◆ Provided passage
The reality of writing a book is about as far from this image as is humanly possible. For over a year, I sat anywhere I could bear - desk, table, sofa, floor- was surrounded by reams of print outs with scrawls on them, unopened mail, take away boxes, chocolate wrappers and often wore the same clothes for days on end. As final deadline day approached I double dropped my ADHD meds (not endorsing or encouraging that btw), and stayed up all night to edit/rewrite things to meet my own mad perfectionistic standards. In turn those standards gave me raw itching skin that wept and kept me awake with how painful it was - that hardly seems like a fair trade, does it?
The reality of writing a book has moments of dreaminess, joy and validation, but it is also fairly nightmarish at times. I wanted to share this because I hope it might help; offering solace to those who have gone through it, are about to, or are curious about the process. There are a growing number of authors opening up about their experience (like my friend and fellow journalist Stacey Duguid - see her post here) so I hope this will also offer a window into what it’s like.
Ugly started out as an entirely different book; a nameless and vague idea about pretty privilege, something I thought and still think is a fascinating subject. I pitched it to a fancy literary agency a few friends worked with - they seemed keen. Then they suddenly seemed less keen, which was odd. I'd also put them on a pedestal - I felt so inferior to them - so it felt like my dream had been brutally taken away. After two meetings and several calls with interest, their brusque parting line was: ‘sorry, we don’t think there’s a market for this at the moment - good luck.’ A year later I realised they had a similar-ish book coming out by one of their authors, and a part of me now wonders if they wanted to scope out what I had planned to write - who knows? Thankfully, I rejigged my concept and found the right agent for me and the book who genuinley got it.
The book went to auction and I got a brilliant deal, but I had no idea how to write a book. There is masses of advice on book writing for fiction writers, but far less for non fiction. Perhaps that’s because the majority of them are heavily edited by ghost writers and editors or maybe it’s just me who struggled, despite being a long-form writer. I thought the latter would help me out, but a book is long-form on a whole new level. This isn’t a 3000 word feature, it’s 100k+ words that you have to deliver - and if you are a journalist or professional writer, chances are you’ll agonise over the smallest of details - which isn’t viable when you have so many words to write. I tried to work out how best to approach it, but in the end did what I always do - whether it’s writing this column here, or a cover interview - I leap into it headfirst and slightly chaotically. In hindsight, doing the bulk of the research first would have been a smarter plan, I sort of did it as I went along - which was both risky and terrifying. It worked out for me, thankfully, but it so easily might have failed.
Then there’s the thing that’s ruined writing for so many sensitive, talented journalists - and that’s ‘the fear.’ This fear is an invisible chokehold; it stops you from saying what you really feel, or really want to for fear of being seen as too extreme, polarising, or confronting - and the resulting cancellation on social media. The fear is a sort of sieve of the worst kind, because the people whose voices are left are so often the brash, the baiters, the narcissists and then those who are thick skinned enough to to shake off any rebuttal with ease (please show me how?)

◆ Data provided
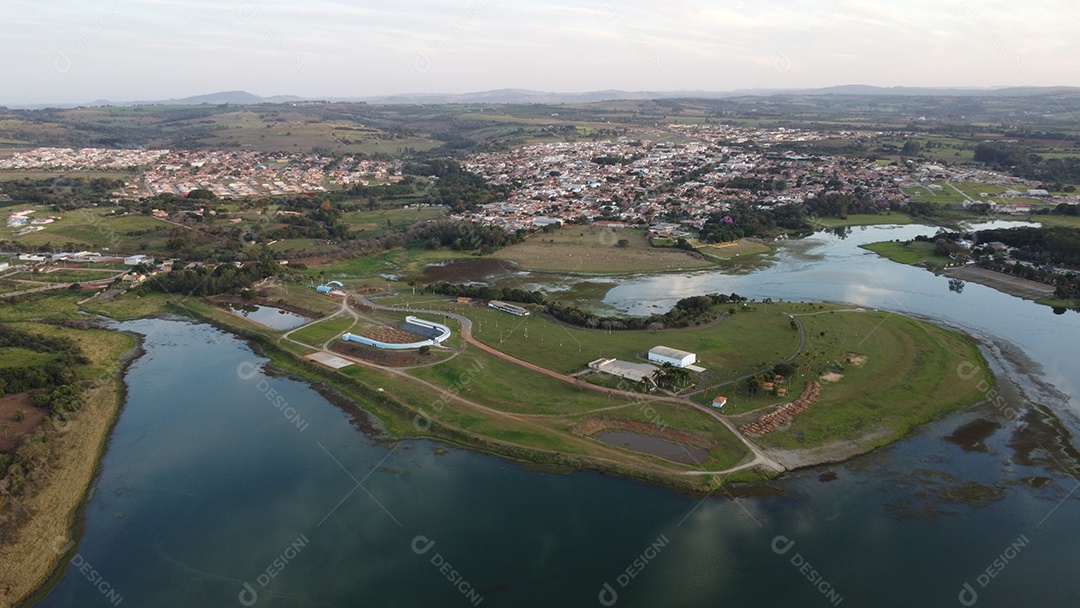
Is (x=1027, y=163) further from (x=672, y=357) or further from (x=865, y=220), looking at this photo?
(x=672, y=357)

◆ Exercise instructions
(a) Please say whether each statement agrees with the essay on writing a book, answering yes or no and quoting the deciding words: (i) The agency's parting line claimed there was no market for the idea at that moment. (ii) The writer finished most of the research before writing. (iii) The writer found plenty of advice on writing non fiction books.
(b) Duplicate the part of the essay on writing a book between "The reality of writing a book has" and "what it’s like.", inclusive.
Rely only on the essay on writing a book, not on the material.

◆ Solved tasks
(a)
(i) Yes: "we don’t think there’s a market for this at the moment"
(ii) No: "In hindsight, doing the bulk of the research first would have been a smarter plan, I sort of did it as I went along"
(iii) No: "There is masses of advice on book writing for fiction writers, but far less for non fiction."

(b)
The reality of writing a book has moments of dreaminess, joy and validation, but it is also fairly nightmarish at times. I wanted to share this because I hope it might help; offering solace to those who have gone through it, are about to, or are curious about the process. There are a growing number of authors opening up about their experience (like my friend and fellow journalist Stacey Duguid - see her post here) so I hope this will also offer a window into what it’s like.